## Task directions
Pick up the Art of Gardening seminar text where it ends and keep writing it.

## Document text

☆ ☆ ☆ ☆ ☆

Art of Gardening

Master Gardener's LogoMuscatine Community College’s Continuing Education Department is again offering its popular Art of Gardening daylong seminar, to educate and inspire others to seek enjoyment and fulfillment through a variety of home gardening-related topics and activities. 

This year’s seminar will be held:

Saturday, March 9, 2019

MCC Strahan Hall
152 Colorado Street
Muscatine, IA

Class ID: #3621

Cost: $45 (includes lunch)

Registration is from 7:30 - 8:15 a.m. with coffee provided. The Welcome and Announcements are from 8:30 - 8:45 a.m. followed by the breakout sessions. Breakout sessions are scheduled for the day as well as vendor exhibits, and the Business Professional of America Bake Sale (MCC Student Organization).

REGISTER ONLINE

For more information contact Cynthia Kress in Muscatine Community College’s Continuing Education Department, 563-288-6161 or toll free 1-888-351-4669.

Session Options

Session 1 (9 - 9:50 a.m.)

  1. NEW ANNUALS/PERENNIALS FOR 2019
    Maria McCalley, Owner-Hilltop Greenhouses
    Always on the cutting edge with the newest and most interesting plants at her greenhouse, Maria will share what she believes will be the “must have” plants for your 2019 garden.

  2. XERISCAPING
    Peggy Burrows, Meyers Landscape
    Peggy will define the term “xeriscaping” and its application for the Midwest. She will explain how to establish and maintain an attractive and healthy landscape while reducing water usage through the use of drought tolerant plants and other water saving practices.

  3. LANDOWNER CONSERVATION OPTIONS AND STRATEGIES
    Ron Knopik, Scott County Master Gardener
    Ron will cover topics ranging from pollinator seedings, wetbed restorations, invasive species removal and controlling encroachment. Special attention will be given to participant questions and options to fund these efforts.

  4. BLUEBERRIES, STRAWBERRIES, RASPBERRIES, OH MY!
    Deb Walser, Linn County Master Gardener
    Blueberries, strawberries and raspberries can grow in Iowa and taste better coming out of your own garden. Learn how to adjust your soil, how and where to plant. Learn the special needs of watering. Learn how to prune the first year and future years from LCMG Deb Walser. She will present the different types of berries for the best crop in Iowa. Deb has grown berries for a family of 4 in Iowa for more than 20 years. Now if she could just figure out how to keep the neighbor children out of them…

  5. DONATION GARDENING-IMPROVING FOOD SECURITY
    Krista Regennitter, Muscatine County Extension Director
    Donation gardening is easy! You can donate excess produce from your own garden, plant extra rows specifically for donation, or work with other gardeners to plant a whole garden specifically for donation to a food pantry. Join us to learn about the food insecurity needs in Muscatine County and how gardeners can help.

☆ ☆ ☆ ☆ ☆

## Supplied information

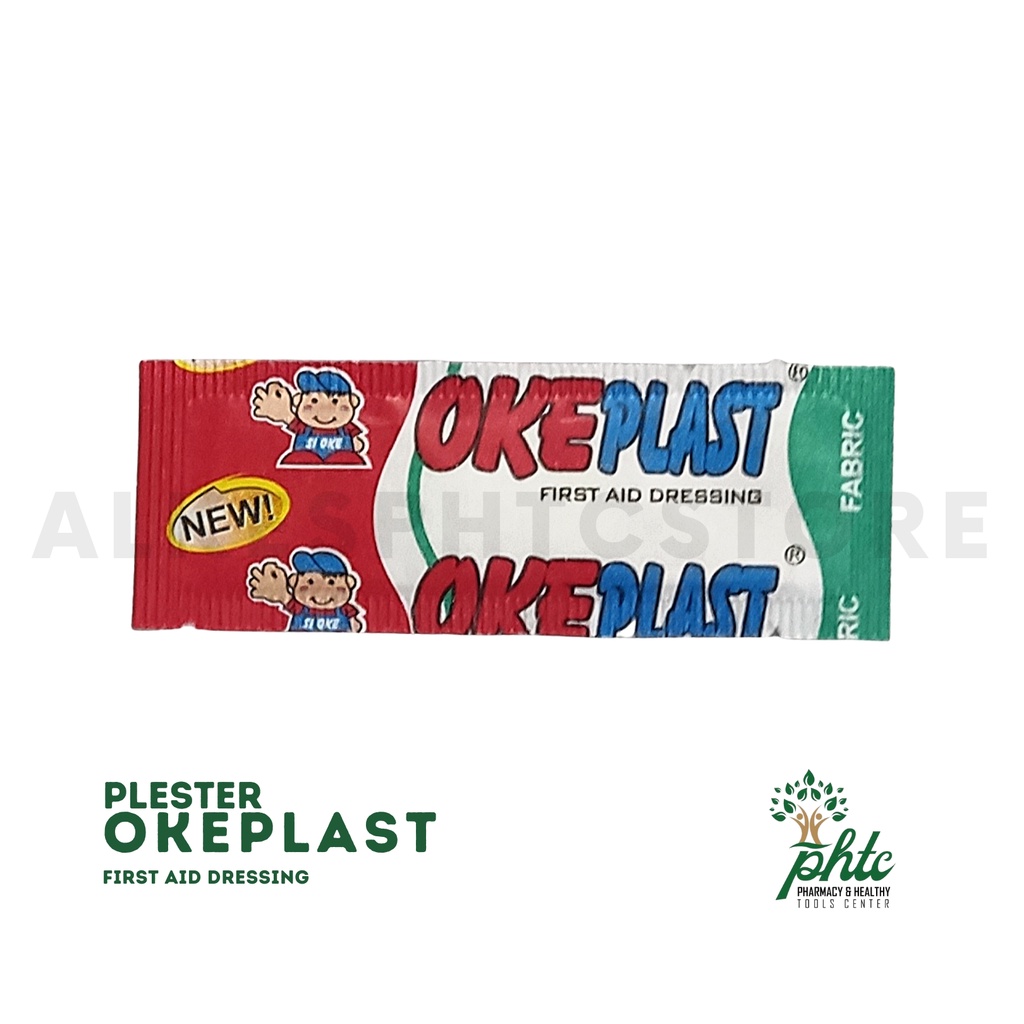 Okeplast Ecer Plaster Cepat Seperti Hansaplast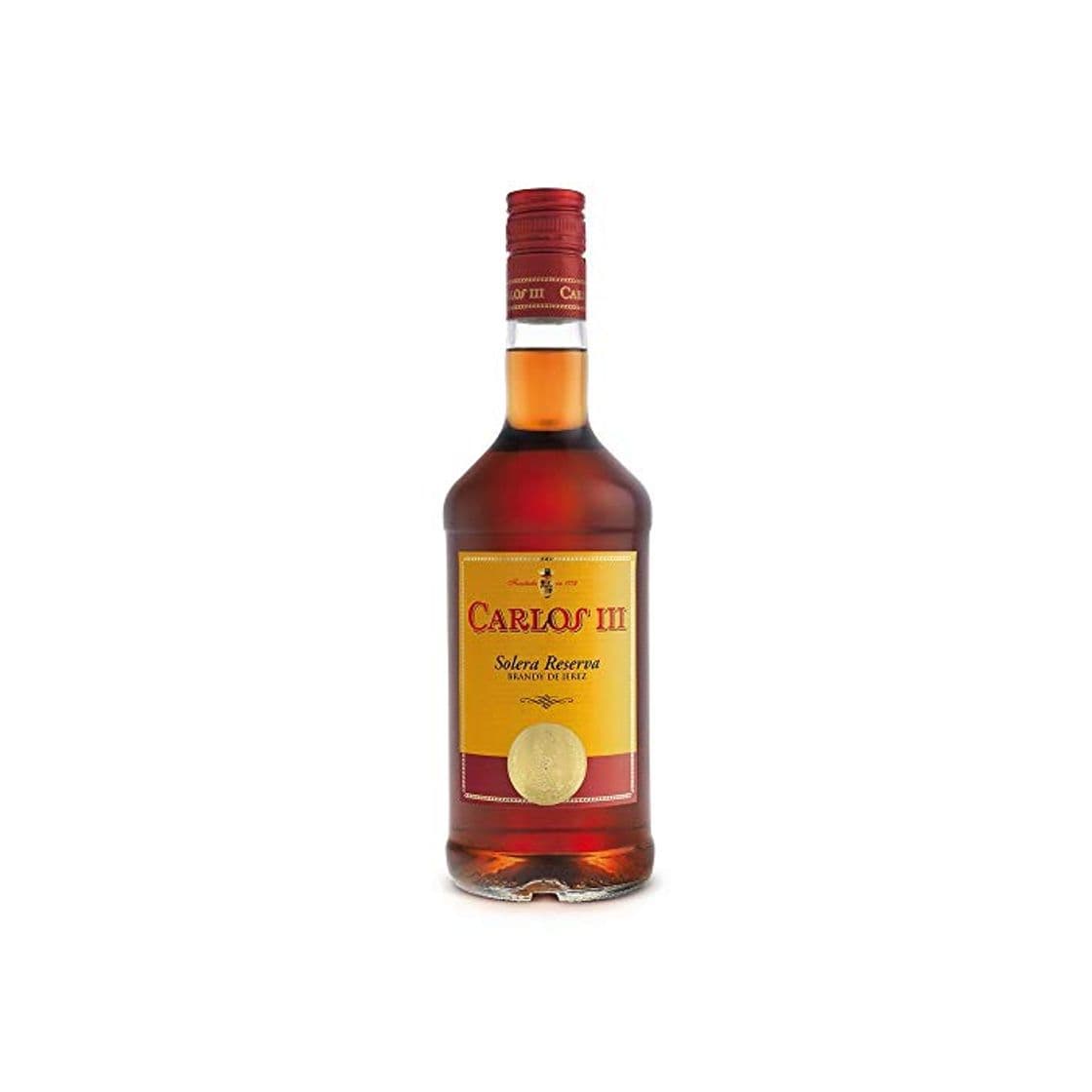 Producto Brandy Carlos III 70cl 36º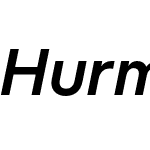 Hurme Geometric Sans 1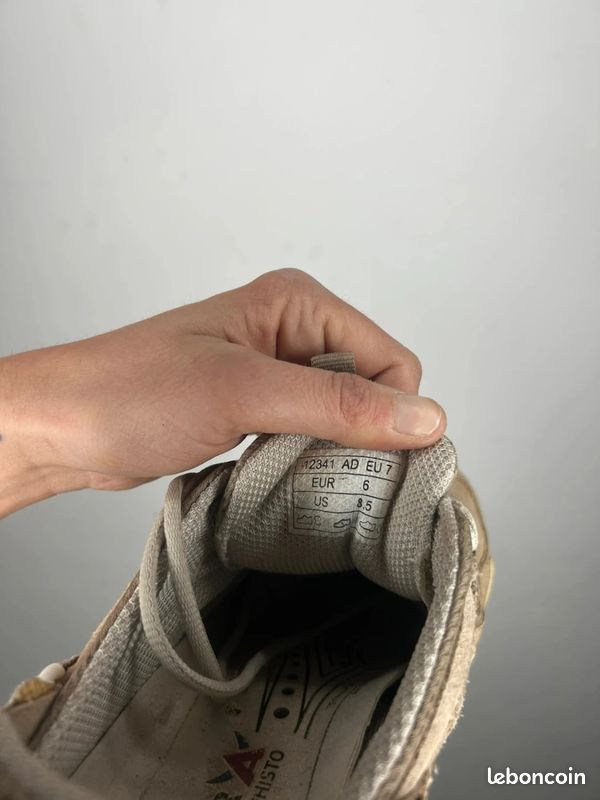 Chaussures Allrounder vintage rétro – randonnée & ville – taille 6 EU 39 (image 5)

☆ ☆ ☆ ☆ ☆

## Task answer
  6. FUR, SCALES AND ANIMAL TALES
    Hannah Howard, The Nature Conservancy
    Did you know that Muscatine is home to the highest biodiversity found in Iowa? Learn more about the region’s uncommon and unique wildlife that make up that diversity during this session full of photos, videos and interesting wildlife facts with The Nature Conservancy.

  7. PROVEN CULTIVARS FOR THE HOME VEGETABLE GARDEN
    Paul Rost, Earl May Nursery, Iowa City
    This session will cover a broad spectrum of growing edibles in home garden spaces. Suggestions will be made regarding the advantages of selecting cultivars which perform well in our part of the Midwest.

Session 2 (10:10 - 11 a.m.)

  1. DEALING WITH BAD SOIL: MAKE PLANTING BEDS THRIVE
    Todd Wiebenga, Aunt Rhodie’s Landscaping
    From sandy soil to heavy clay to good topsoil, we have had to deal with “bad soil.” With 25 years of digging in the Iowa soil, Todd will relate his methods of amending difficult soils, selecting the right plants and adopting a proper watering routine to get plants to thrive.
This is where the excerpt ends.